> **Directions**
The records that follow must be repeated verbatim, every one of them.
- - -
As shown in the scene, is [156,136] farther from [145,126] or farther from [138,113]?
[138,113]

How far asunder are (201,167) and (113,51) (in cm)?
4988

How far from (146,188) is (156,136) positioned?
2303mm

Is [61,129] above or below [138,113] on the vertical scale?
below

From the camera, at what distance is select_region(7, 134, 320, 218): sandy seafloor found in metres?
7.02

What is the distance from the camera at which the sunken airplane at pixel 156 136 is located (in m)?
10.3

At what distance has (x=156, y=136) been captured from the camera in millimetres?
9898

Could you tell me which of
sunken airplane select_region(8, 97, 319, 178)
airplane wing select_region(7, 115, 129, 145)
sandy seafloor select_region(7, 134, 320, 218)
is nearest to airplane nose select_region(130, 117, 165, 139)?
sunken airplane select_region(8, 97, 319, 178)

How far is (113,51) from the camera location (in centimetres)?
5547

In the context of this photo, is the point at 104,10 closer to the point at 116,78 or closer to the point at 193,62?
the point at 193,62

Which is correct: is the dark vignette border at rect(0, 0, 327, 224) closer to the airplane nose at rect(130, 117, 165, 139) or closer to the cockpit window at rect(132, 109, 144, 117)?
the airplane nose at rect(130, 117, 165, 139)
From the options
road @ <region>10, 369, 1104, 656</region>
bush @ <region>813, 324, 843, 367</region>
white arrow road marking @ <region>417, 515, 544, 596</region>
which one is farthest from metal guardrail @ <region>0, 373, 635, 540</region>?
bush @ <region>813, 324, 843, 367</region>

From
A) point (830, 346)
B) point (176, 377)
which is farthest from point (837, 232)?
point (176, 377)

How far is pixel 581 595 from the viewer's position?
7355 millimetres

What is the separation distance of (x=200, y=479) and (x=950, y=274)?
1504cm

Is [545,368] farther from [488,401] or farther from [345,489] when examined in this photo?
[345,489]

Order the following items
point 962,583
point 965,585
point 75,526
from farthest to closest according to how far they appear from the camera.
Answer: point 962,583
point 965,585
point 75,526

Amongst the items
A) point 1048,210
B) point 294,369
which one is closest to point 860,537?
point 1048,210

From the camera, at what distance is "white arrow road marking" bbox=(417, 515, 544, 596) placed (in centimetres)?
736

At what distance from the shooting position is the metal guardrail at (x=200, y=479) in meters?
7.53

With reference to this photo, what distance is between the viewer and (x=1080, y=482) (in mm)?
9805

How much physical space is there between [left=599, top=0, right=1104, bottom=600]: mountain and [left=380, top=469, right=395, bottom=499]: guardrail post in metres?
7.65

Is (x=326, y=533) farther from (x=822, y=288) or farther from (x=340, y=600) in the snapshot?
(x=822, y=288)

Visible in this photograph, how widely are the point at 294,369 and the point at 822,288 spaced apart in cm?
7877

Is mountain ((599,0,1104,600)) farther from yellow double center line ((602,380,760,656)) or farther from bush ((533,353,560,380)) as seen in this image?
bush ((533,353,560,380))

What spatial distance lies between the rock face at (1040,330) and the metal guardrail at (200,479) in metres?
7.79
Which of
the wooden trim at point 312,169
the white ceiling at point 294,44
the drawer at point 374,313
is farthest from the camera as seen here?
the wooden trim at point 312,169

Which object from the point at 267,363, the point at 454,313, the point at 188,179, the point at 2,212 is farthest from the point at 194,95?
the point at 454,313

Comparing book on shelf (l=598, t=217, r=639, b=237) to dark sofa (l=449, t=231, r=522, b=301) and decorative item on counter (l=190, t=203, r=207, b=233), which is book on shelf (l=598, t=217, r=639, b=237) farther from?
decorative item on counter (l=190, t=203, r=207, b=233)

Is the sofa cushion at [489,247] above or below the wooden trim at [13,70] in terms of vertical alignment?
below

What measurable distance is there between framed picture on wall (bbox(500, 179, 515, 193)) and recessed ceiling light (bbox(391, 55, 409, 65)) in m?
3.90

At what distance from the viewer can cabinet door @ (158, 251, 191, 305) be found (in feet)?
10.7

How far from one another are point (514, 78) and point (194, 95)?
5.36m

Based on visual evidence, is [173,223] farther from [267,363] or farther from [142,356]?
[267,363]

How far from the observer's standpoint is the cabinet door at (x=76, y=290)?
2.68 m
- - -
> **Response to the task**
As shown in the scene, is [156,136] farther from [145,126] or farther from [138,113]?
[138,113]

How far asunder are (201,167) and (113,51) (in cm)?
4988

How far from (146,188) is (156,136) positioned?
2303mm

Is [61,129] above or below [138,113] on the vertical scale?
below

From the camera, at what distance is select_region(7, 134, 320, 218): sandy seafloor found in metres?
7.02

What is the distance from the camera at which the sunken airplane at pixel 156 136 is located (in m)?
10.3

At what distance has (x=156, y=136) been captured from the camera in millimetres?
9898

Could you tell me which of
sunken airplane select_region(8, 97, 319, 178)
airplane wing select_region(7, 115, 129, 145)
sandy seafloor select_region(7, 134, 320, 218)
is nearest to airplane nose select_region(130, 117, 165, 139)?
sunken airplane select_region(8, 97, 319, 178)

How far is (113,51) from the camera location (in centimetres)?
5547

In the context of this photo, is the point at 104,10 closer to the point at 116,78 or closer to the point at 193,62?
the point at 193,62

Which is correct: is the dark vignette border at rect(0, 0, 327, 224) closer to the airplane nose at rect(130, 117, 165, 139) or closer to the cockpit window at rect(132, 109, 144, 117)?
the airplane nose at rect(130, 117, 165, 139)
From the options
road @ <region>10, 369, 1104, 656</region>
bush @ <region>813, 324, 843, 367</region>
white arrow road marking @ <region>417, 515, 544, 596</region>
which one is farthest from metal guardrail @ <region>0, 373, 635, 540</region>?
bush @ <region>813, 324, 843, 367</region>

From
A) point (830, 346)
B) point (176, 377)
which is farthest from point (837, 232)?
point (176, 377)

How far is pixel 581 595 from the viewer's position?
7355 millimetres

What is the separation distance of (x=200, y=479) and (x=950, y=274)?
1504cm

Is [545,368] farther from [488,401] or farther from [345,489] when examined in this photo?
[345,489]

Order the following items
point 962,583
point 965,585
point 75,526
from farthest to closest according to how far they appear from the camera.
Answer: point 962,583
point 965,585
point 75,526

Amongst the items
A) point 1048,210
B) point 294,369
which one is closest to point 860,537?
point 1048,210

From the camera, at what distance is "white arrow road marking" bbox=(417, 515, 544, 596) placed (in centimetres)?
736

At what distance from the shooting position is the metal guardrail at (x=200, y=479) in meters?
7.53

With reference to this photo, what distance is between the viewer and (x=1080, y=482) (in mm)?
9805

How much physical space is there between [left=599, top=0, right=1104, bottom=600]: mountain and [left=380, top=469, right=395, bottom=499]: guardrail post in metres?
7.65

Is (x=326, y=533) farther from (x=822, y=288) or farther from (x=340, y=600) in the snapshot?
(x=822, y=288)

Visible in this photograph, how widely are the point at 294,369 and the point at 822,288 spaced apart in cm?
7877

Is mountain ((599,0,1104,600)) farther from yellow double center line ((602,380,760,656)) or farther from bush ((533,353,560,380)) as seen in this image?
bush ((533,353,560,380))

What spatial distance lies between the rock face at (1040,330) and the metal guardrail at (200,479) in metres?
7.79
Which of
the wooden trim at point 312,169
the white ceiling at point 294,44
the drawer at point 374,313
is farthest from the camera as seen here?
the wooden trim at point 312,169

Which object from the point at 267,363, the point at 454,313, the point at 188,179, the point at 2,212 is farthest from the point at 194,95?
the point at 454,313

Comparing book on shelf (l=598, t=217, r=639, b=237) to dark sofa (l=449, t=231, r=522, b=301) and decorative item on counter (l=190, t=203, r=207, b=233), which is book on shelf (l=598, t=217, r=639, b=237) farther from?
decorative item on counter (l=190, t=203, r=207, b=233)

Is the sofa cushion at [489,247] above or below the wooden trim at [13,70] in terms of vertical alignment?
below

What measurable distance is there between framed picture on wall (bbox(500, 179, 515, 193)) and recessed ceiling light (bbox(391, 55, 409, 65)) in m?
3.90

At what distance from the viewer can cabinet door @ (158, 251, 191, 305) be found (in feet)?
10.7

How far from one another are point (514, 78) and point (194, 95)?
5.36m

Based on visual evidence, is [173,223] farther from [267,363] or farther from [142,356]?
[267,363]

How far from the observer's standpoint is the cabinet door at (x=76, y=290)?
2.68 m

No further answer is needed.